The sunset was godly tonight.
Our house was quiet all evening. It was my night to cook, and for the first time in weeks I had the entire kitchen to myself. My brain was as full as the sky. There is an imperceptible calm that covers the world every night, and yet we are rarely paying enough attention to even notice.
It is October. Octobers are always red to me, pomegranate season. I've lived in San Francisco exactly a year this week. Two years ago this week I moved to Spain. Three years ago this week I broke up with my college boyfriend. Four years ago this week I was in love for the first time. Five years ago...five years ago, Santa Barbara was covered in smoke and fire and I felt guilty for thinking the sunset was prettier after all the smog had cleared.
How calculable is change?
Is it something that politicians can actually bring? Is the change we seek the same as the change we need? Do we notice good change as much as bad?

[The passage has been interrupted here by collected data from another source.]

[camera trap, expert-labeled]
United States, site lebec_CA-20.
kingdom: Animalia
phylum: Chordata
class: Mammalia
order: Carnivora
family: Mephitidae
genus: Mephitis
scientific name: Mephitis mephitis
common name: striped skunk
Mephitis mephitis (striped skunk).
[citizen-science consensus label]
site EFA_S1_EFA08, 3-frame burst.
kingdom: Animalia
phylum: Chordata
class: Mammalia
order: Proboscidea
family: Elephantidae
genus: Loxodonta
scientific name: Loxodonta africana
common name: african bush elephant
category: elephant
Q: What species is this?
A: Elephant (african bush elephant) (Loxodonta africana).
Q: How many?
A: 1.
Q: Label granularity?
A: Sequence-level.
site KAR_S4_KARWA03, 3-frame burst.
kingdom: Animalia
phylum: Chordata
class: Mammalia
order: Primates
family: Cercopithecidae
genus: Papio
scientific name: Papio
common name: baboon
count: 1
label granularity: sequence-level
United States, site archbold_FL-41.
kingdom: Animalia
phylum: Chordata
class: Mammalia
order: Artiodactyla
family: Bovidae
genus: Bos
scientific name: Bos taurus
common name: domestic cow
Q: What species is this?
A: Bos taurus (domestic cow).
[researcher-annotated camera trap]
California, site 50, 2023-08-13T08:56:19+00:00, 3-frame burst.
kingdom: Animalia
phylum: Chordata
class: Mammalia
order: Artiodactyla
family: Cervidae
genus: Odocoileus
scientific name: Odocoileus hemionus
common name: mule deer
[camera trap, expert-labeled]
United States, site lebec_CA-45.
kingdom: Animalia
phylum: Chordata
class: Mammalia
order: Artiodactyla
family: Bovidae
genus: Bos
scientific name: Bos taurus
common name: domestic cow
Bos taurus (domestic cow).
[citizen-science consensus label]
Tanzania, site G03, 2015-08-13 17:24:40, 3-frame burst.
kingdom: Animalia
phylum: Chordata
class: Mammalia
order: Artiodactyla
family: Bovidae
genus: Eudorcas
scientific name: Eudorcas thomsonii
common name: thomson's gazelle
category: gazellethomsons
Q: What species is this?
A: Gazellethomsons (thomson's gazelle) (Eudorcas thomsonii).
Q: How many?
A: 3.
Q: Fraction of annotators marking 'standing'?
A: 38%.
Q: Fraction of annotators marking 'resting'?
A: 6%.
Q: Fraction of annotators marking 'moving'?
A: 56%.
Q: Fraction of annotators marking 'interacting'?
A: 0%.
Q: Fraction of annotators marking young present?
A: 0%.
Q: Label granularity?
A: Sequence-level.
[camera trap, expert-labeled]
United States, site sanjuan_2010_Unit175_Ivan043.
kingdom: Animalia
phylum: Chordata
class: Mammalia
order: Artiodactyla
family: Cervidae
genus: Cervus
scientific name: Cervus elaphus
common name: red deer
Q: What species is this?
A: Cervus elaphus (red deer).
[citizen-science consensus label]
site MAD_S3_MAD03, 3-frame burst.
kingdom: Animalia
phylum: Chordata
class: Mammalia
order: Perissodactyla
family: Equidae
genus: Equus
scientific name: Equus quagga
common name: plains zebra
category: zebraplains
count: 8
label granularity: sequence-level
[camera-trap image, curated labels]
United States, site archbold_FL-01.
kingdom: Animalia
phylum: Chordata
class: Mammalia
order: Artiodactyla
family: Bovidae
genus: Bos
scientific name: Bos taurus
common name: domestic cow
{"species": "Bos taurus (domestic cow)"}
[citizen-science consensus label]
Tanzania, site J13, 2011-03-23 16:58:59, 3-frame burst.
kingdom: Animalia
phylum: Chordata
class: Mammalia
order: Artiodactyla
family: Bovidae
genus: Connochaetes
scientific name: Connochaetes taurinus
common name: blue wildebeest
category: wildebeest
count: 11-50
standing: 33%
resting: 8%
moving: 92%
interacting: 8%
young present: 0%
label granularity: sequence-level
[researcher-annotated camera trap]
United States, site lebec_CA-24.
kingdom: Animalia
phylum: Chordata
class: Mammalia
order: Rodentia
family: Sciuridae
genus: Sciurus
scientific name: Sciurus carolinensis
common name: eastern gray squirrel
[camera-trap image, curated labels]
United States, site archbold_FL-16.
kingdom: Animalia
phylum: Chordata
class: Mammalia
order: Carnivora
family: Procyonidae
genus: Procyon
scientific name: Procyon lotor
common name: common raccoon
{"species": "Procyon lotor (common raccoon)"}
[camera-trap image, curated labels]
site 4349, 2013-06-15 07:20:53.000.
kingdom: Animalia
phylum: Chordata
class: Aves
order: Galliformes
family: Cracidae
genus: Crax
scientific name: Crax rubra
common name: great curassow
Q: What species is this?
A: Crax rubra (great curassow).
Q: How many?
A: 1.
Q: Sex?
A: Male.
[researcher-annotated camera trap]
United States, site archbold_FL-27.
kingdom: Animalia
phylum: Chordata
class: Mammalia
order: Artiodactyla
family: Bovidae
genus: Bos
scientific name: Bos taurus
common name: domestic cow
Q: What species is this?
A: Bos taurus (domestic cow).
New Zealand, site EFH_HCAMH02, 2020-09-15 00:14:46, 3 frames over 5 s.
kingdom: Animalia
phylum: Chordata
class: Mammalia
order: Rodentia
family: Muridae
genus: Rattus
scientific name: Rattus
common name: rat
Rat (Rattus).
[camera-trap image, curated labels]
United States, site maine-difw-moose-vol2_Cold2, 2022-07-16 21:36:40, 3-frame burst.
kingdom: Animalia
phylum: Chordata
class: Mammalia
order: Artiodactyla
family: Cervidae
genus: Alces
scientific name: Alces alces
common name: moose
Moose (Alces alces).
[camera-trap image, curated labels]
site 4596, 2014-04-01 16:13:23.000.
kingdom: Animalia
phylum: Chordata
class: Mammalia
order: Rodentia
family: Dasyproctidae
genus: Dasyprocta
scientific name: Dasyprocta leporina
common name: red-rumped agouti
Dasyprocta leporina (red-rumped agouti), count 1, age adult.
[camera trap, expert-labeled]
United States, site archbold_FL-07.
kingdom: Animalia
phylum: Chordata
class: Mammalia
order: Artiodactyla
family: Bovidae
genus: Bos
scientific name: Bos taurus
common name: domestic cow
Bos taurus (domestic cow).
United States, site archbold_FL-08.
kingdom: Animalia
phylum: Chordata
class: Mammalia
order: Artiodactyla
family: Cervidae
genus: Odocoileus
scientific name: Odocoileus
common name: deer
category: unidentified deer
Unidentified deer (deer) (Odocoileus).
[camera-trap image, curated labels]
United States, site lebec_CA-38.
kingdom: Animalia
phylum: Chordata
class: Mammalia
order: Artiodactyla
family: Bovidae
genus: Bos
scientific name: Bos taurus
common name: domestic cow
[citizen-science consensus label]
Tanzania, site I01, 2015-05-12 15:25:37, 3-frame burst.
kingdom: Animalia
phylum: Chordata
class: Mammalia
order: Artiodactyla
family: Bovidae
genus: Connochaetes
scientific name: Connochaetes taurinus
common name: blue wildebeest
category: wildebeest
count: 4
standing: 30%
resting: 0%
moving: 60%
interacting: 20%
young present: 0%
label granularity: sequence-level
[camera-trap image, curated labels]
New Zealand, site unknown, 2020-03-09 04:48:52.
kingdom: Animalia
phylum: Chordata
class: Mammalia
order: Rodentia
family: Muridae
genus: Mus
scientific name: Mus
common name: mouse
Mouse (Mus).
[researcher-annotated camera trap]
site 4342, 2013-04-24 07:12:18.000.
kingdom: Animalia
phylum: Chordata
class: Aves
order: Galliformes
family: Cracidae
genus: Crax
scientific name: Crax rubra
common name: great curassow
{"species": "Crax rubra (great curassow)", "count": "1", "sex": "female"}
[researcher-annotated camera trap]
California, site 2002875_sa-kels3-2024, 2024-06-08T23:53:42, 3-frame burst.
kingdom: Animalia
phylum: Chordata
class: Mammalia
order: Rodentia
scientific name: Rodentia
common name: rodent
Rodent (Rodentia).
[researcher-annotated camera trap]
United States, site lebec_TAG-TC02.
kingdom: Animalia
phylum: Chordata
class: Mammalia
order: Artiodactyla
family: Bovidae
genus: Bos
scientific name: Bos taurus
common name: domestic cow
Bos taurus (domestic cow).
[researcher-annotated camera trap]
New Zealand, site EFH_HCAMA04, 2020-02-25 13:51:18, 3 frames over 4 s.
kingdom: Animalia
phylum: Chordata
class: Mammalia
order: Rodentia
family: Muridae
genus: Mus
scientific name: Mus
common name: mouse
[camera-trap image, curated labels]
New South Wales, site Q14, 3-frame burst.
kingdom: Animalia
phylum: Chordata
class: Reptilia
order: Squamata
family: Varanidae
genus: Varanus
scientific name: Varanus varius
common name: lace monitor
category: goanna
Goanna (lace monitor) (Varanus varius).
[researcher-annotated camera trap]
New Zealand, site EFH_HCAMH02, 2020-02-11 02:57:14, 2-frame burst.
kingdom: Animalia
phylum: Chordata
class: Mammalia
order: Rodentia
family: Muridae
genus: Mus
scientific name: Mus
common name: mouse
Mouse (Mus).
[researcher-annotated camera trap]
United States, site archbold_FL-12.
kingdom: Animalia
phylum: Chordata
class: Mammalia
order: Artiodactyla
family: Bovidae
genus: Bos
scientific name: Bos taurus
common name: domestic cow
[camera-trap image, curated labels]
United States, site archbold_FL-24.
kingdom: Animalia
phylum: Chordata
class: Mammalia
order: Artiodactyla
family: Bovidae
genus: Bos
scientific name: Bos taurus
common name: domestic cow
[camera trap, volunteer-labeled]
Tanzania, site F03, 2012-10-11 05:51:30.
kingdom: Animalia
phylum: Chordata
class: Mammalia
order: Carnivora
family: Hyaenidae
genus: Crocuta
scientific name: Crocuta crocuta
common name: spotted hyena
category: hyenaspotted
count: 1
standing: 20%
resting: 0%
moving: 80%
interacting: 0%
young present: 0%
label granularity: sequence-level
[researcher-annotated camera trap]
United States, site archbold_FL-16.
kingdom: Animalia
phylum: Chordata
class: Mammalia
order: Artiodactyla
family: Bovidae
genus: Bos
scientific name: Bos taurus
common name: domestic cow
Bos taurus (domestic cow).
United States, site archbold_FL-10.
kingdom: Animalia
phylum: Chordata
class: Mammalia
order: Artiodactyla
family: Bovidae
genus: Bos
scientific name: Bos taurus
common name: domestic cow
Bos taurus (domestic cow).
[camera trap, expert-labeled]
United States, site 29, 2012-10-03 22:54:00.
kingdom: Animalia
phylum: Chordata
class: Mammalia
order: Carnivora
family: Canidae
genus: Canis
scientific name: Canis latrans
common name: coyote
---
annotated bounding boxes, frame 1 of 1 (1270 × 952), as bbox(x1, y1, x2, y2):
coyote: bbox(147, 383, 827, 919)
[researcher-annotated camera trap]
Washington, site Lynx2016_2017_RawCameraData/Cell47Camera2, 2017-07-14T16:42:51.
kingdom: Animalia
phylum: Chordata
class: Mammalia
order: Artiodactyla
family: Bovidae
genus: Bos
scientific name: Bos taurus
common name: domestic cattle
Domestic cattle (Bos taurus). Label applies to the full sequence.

I try to. When the workmen finish on our block, I notice the smooth, slick asphalt. When a student at our school finally understands the difference between "he" and "she," we point it out. When the office staff adopted compost and recycling, we put up green and blue reminders all over the walls. When my blood sugar is normal, I give myself a golf clap.
When we have a new, progressive president, I'll stop holding my breath for health care reform, an economy with potential, and a set of ideals that might just be that--ideas.